Babenco, o filme
por Francisco RussoHector Babenco tem seu nome gravado na história do cinema brasileiro, graças a sucessos do porte de Pixote - A Lei do Mais Fraco, Carandiru e Lúcio Flávio, o Passageiro da Agonia. Mais ainda: o diretor argentino-brasileiro alcançou fama mundial ao ser indicado ao Oscar por O Beijo da Mulher-Aranha. Entretanto, o Babenco em forma há tempos não tem sido visto nas telonas, como se pode perceber em seus últimos trabalhos. Meu Amigo Hindu, o mais recente deles, é também aquele que atesta o péssimo momento cinematográfico vivido pelo cineasta – e, não por acaso, também o que mais tem a ver com sua personalidade.

■ Tarefa:
Responda com base no texto sobre Hector Babenco:
1. Por qual filme o diretor foi indicado ao Oscar?
2. Que nacionalidade o texto atribui a ele?
3. Qual é o trabalho mais recente do cineasta mencionado?

■ Registros fornecidos:
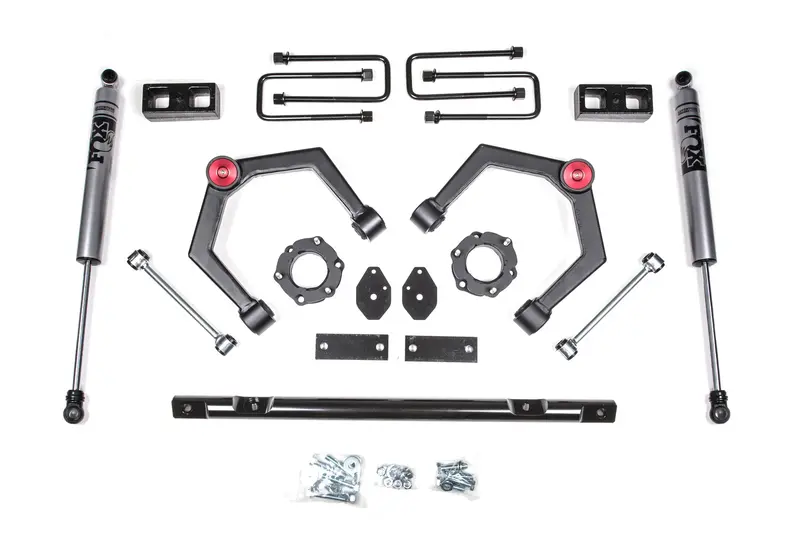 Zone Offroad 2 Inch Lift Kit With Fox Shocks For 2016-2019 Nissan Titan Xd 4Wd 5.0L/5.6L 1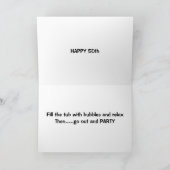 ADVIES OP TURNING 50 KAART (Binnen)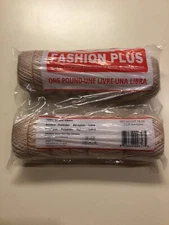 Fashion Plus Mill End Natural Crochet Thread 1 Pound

==

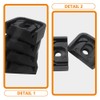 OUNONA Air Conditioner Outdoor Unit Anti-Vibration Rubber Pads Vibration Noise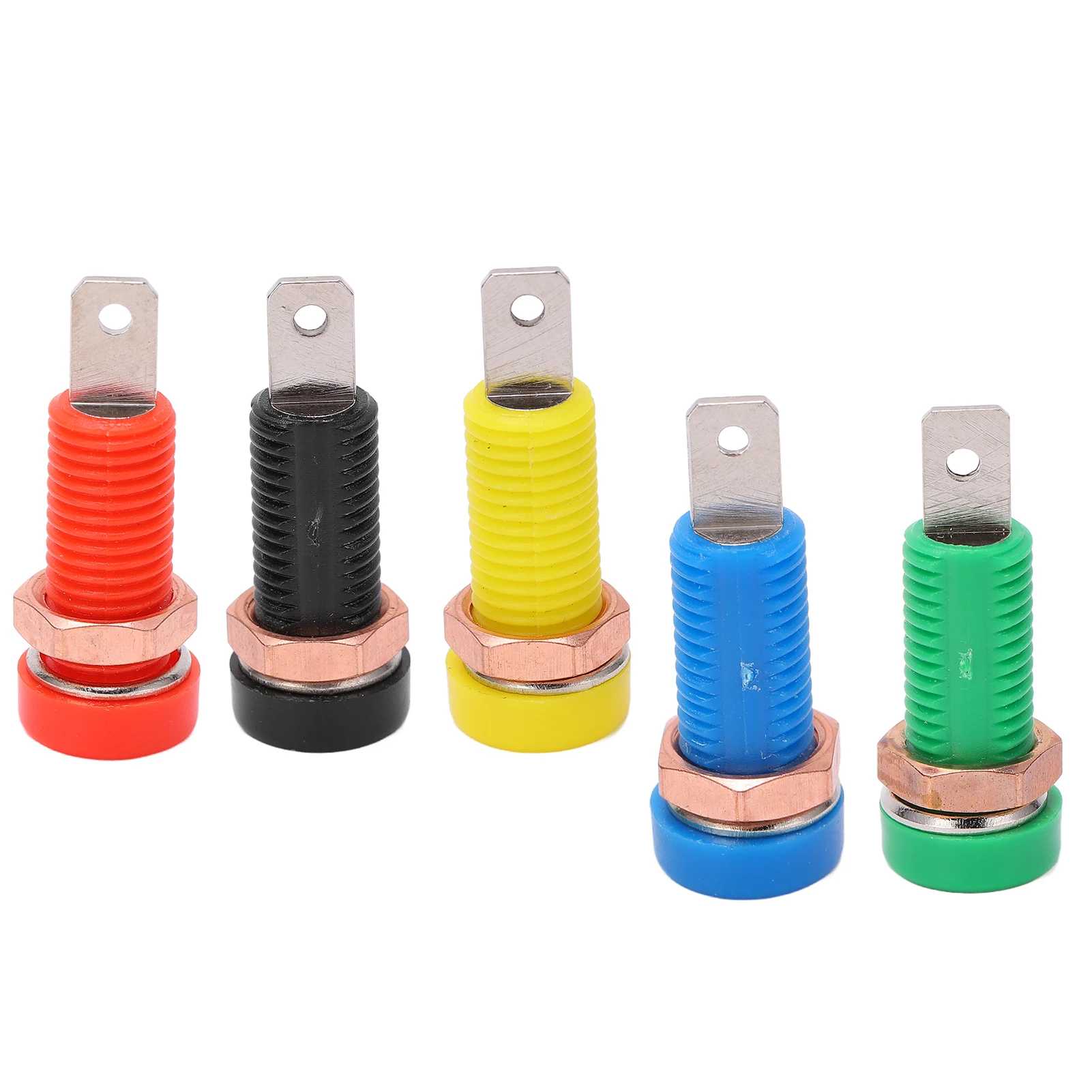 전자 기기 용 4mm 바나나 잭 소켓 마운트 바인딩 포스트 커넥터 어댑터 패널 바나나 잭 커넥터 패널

■ Resposta:
1. O Beijo da Mulher-Aranha.
2. Argentino-brasileiro.
3. Meu Amigo Hindu.